┏━━

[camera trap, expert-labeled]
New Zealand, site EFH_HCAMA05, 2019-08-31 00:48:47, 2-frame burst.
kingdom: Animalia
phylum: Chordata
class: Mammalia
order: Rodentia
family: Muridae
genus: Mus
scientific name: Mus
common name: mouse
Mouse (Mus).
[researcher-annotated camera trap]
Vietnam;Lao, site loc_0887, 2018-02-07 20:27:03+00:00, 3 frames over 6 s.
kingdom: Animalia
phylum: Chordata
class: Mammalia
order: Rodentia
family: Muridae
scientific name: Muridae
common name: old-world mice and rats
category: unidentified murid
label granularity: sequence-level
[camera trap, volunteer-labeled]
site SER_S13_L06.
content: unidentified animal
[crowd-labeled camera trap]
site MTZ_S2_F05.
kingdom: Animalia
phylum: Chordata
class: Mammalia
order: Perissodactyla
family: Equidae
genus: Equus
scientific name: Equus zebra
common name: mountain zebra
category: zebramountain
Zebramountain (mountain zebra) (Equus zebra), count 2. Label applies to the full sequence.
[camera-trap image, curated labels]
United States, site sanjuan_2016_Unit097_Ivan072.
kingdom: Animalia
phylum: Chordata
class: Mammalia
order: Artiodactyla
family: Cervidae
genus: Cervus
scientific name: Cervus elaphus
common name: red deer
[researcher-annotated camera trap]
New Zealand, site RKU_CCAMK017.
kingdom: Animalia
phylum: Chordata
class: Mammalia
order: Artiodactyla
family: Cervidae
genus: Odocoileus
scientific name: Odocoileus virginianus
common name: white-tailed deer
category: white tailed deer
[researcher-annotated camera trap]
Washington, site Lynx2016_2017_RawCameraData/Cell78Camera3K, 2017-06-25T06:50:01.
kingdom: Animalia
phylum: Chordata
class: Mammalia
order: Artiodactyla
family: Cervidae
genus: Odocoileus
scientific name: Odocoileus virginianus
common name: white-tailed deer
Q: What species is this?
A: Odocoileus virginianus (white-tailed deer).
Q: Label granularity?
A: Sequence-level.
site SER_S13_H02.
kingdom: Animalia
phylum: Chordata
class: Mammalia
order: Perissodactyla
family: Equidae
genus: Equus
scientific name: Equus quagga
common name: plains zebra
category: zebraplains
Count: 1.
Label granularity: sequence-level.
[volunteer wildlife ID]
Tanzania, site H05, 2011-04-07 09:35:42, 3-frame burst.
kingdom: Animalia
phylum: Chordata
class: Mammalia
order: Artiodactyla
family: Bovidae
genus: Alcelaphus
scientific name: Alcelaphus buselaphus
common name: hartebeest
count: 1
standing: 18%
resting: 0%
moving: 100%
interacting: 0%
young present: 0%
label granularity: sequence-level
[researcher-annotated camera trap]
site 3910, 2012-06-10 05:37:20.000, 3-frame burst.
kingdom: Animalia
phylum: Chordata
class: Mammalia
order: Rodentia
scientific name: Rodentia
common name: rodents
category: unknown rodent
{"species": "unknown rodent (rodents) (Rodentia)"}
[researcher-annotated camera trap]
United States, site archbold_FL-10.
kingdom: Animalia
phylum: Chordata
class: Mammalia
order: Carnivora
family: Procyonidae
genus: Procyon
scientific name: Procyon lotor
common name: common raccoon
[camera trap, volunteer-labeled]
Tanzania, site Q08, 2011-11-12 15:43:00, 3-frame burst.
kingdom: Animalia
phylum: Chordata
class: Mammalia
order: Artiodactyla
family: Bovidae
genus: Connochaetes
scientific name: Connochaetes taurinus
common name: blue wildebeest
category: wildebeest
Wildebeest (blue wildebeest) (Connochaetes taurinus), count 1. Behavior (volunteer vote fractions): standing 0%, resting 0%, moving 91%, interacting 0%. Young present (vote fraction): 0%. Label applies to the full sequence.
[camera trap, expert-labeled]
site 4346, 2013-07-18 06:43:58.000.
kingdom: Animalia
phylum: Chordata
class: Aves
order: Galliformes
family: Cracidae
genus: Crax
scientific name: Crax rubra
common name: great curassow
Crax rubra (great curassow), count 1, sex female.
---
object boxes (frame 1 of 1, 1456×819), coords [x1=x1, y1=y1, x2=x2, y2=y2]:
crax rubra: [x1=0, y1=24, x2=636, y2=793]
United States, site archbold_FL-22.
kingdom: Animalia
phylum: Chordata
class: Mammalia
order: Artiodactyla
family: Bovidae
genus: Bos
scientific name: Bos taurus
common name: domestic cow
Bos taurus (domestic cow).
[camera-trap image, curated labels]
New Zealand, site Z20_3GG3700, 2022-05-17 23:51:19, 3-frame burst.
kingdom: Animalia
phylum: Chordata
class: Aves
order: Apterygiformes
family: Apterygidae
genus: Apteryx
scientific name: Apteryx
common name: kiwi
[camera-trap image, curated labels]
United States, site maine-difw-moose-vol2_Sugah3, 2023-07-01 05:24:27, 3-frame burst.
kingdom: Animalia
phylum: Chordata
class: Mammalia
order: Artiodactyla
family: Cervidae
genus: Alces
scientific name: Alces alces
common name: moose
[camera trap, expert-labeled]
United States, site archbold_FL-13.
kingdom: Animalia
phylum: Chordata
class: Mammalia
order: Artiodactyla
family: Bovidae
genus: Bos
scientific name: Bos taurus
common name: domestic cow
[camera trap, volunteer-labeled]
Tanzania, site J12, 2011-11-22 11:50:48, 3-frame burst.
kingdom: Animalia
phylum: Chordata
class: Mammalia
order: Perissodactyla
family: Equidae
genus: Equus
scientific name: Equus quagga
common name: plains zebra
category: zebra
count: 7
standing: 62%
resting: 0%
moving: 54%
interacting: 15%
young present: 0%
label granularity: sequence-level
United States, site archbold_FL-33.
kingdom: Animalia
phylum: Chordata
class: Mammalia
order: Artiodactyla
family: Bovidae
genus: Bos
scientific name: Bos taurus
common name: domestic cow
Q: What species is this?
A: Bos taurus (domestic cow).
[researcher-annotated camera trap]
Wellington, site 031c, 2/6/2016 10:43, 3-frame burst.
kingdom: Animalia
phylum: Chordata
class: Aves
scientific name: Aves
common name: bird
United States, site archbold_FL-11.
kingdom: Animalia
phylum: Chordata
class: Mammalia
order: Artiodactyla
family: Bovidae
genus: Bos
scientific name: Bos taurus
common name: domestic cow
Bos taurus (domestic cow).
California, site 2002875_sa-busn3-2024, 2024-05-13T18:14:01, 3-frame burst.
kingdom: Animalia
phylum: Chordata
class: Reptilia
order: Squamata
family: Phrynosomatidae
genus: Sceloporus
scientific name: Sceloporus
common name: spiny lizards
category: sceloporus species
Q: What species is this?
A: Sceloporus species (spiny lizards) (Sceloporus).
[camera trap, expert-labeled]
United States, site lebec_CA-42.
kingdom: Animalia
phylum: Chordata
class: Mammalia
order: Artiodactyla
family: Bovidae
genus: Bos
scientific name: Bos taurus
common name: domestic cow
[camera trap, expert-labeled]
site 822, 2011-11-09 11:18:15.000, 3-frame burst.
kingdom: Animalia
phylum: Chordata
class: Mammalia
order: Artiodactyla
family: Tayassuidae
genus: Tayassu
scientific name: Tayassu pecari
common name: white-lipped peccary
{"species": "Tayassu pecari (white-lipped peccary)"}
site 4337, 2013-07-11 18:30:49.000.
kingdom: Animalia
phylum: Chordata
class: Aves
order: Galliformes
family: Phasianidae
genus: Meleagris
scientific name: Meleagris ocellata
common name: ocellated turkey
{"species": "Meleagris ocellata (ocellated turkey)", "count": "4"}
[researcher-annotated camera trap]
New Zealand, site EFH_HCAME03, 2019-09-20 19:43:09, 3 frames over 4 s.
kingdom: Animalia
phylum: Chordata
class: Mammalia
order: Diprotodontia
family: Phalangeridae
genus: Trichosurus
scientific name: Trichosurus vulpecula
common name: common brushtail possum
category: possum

┗━━

To do> Scan the records for the word "deer", and copy each line where it is found.

Written response>
common name: red deer
common name: white-tailed deer
category: white tailed deer
common name: white-tailed deer
A: Odocoileus virginianus (white-tailed deer).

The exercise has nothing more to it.